2. Disciform (Stromal) Keratitis - Immune-Mediated
- Also called endotheliitis. Etiology is unclear - may be active HSV infection of keratocytes/endothelium, or a hypersensitivity reaction to viral antigen.
- Symptoms: Gradual onset blurred vision, haloes around lights, mild discomfort and redness (milder than epithelial disease).
- Signs: Central zone of stromal oedema, often with overlying epithelial oedema; keratic precipitates (KPs) in the corresponding area of endothelium; raised intraocular pressure (IOP) due to trabeculitis.
- Unlike epithelial disease, topical steroids ARE used here (with antiviral cover) to suppress immune-mediated damage.
3. Necrotizing Stromal Keratitis - Most Severe
- Direct viral invasion of the stroma causing necrosis, dense infiltrate, and potentially perforation.
- Can lead to severe permanent corneal scarring.
4. Neurotrophic Keratopathy
- Results from chronic HSV-induced corneal anaesthesia and loss of trophic factors.
- The corneal surface breaks down despite the absence of active viral replication.
- Presents as a persistent epithelial defect, typically oval or round.
5. Iridocyclitis
- HSV can cause anterior uveitis, which may occur with or without evident keratitis.
Triggers for Recurrence
Reactivation of latent virus in the trigeminal ganglion is provoked by:
- UV light exposure
- Systemic illness / fever
- Physical or psychological stress
- Trauma or corneal surgery
- Immunosuppression (including topical or systemic steroids)
Diagnosis
Diagnosis is primarily clinical:
- Slit-lamp examination with fluorescein staining reveals the dendritic ulcer.
- Cobalt blue filter highlights the fluorescein-stained lesion vividly.
- Rose bengal staining stains devitalized epithelial cells and dendrite edges.
- Reduced corneal sensation tested with a wisp of cotton is a key supportive finding.

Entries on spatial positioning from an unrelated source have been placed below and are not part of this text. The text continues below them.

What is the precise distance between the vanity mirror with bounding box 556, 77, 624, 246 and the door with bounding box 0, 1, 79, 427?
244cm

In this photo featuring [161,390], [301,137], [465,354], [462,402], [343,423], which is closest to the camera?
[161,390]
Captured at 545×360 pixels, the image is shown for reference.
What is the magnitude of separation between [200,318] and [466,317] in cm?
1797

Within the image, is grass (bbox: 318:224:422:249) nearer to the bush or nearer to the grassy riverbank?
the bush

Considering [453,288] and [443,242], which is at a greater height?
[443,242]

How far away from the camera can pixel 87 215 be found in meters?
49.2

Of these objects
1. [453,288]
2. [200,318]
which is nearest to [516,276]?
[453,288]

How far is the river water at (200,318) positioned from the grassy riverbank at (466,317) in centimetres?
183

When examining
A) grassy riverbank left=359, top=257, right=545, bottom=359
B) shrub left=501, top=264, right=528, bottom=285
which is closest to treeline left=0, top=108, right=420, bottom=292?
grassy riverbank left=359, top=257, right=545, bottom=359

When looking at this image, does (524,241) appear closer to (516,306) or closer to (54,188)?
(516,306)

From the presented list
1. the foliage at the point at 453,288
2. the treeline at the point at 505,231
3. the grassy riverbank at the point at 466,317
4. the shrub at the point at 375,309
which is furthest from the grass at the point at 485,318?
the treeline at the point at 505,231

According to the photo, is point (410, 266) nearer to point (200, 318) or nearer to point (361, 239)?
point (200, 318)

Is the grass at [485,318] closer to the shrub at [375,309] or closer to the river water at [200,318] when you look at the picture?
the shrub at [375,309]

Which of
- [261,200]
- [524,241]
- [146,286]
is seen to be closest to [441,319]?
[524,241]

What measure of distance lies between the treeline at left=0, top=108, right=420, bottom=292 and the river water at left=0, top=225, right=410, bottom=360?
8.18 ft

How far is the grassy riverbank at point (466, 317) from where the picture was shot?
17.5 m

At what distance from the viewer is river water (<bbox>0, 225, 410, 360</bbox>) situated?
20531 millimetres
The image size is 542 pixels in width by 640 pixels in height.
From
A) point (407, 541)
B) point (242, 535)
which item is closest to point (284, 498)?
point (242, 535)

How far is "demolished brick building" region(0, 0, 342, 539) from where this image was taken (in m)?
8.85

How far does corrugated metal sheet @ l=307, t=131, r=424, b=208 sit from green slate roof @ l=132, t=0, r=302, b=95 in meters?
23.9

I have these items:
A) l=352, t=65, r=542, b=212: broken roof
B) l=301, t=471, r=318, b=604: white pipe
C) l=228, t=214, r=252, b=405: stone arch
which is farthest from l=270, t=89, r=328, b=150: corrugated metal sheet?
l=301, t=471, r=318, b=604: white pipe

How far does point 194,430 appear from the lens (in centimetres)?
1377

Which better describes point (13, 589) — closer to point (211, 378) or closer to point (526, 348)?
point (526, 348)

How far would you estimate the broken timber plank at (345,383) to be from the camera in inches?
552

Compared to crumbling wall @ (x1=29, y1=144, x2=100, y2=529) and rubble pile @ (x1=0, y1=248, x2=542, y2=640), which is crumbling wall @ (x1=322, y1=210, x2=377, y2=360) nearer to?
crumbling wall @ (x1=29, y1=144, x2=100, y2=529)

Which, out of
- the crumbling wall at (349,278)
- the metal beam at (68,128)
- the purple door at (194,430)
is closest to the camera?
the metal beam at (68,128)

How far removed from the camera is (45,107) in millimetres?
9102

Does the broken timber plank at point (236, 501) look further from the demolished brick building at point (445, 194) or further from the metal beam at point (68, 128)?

- Viral culture, PCR, and immunofluorescence are available but rarely needed clinically.
Treatment
Epithelial Keratitis
| Agent | Regimen |
|---|
| Ganciclovir 0.15% gel (topical) | 5 times daily for at least 1 week |
| Acyclovir 3% ophthalmic ointment | 5 times daily for 7-10 days |
| Oral acyclovir (if topical not tolerated) | 800 mg five times per day for 7-10 days |
| Valaciclovir / Famciclovir (oral) | Alternative oral agents, less frequent dosing |
- Debridement: Wiping the corneal surface with a sterile cellulose sponge or cotton-tipped applicator to physically remove virus-laden epithelial cells. Epithelium is removed 2 mm beyond the ulcer edge. Used for resistant cases or as an adjunct.
- Cycloplegia (e.g. homatropine 1%) for comfort.
- Avoid prostaglandin analogues for IOP control - they promote herpes virus activity.
Disciform (Stromal) Keratitis
- Topical steroids (e.g. prednisolone acetate, in tapering doses) with concurrent antiviral cover to prevent reactivation.
- The HEDS trial established that oral acyclovir reduces recurrence and that topical steroids + antiviral are beneficial for stromal disease.
Suppression of Recurrence
Patients with frequent recurrences benefit from long-term prophylaxis:
- Oral acyclovir 400-800 mg/day indefinitely
- This significantly reduces the rate of both epithelial and stromal recurrences.
End-Stage Disease
- Corneal transplantation (penetrating keratoplasty) for severe scarring - though recurrence in donor tissue limits success.
Complications
- Corneal scarring and opacification
- Persistent neurotrophic ulcers
- Corneal perforation (if steroids used inappropriately in epithelial disease, or from severe necrotizing keratitis)
- Glaucoma (from trabeculitis in disciform keratitis)
- Amblyopia (in children)
Key Pitfalls
- Do not use topical steroids for epithelial keratitis - this is the most dangerous mistake and can cause corneal perforation.
- Reduced corneal sensation can mask pain, leading to delayed presentation.
- Geographic ulcers (enlarged dendrites) may be mistaken for other keratitides.
- Mimics include acanthamoeba keratitis and fungal keratitis - consider these in resistant or atypical cases.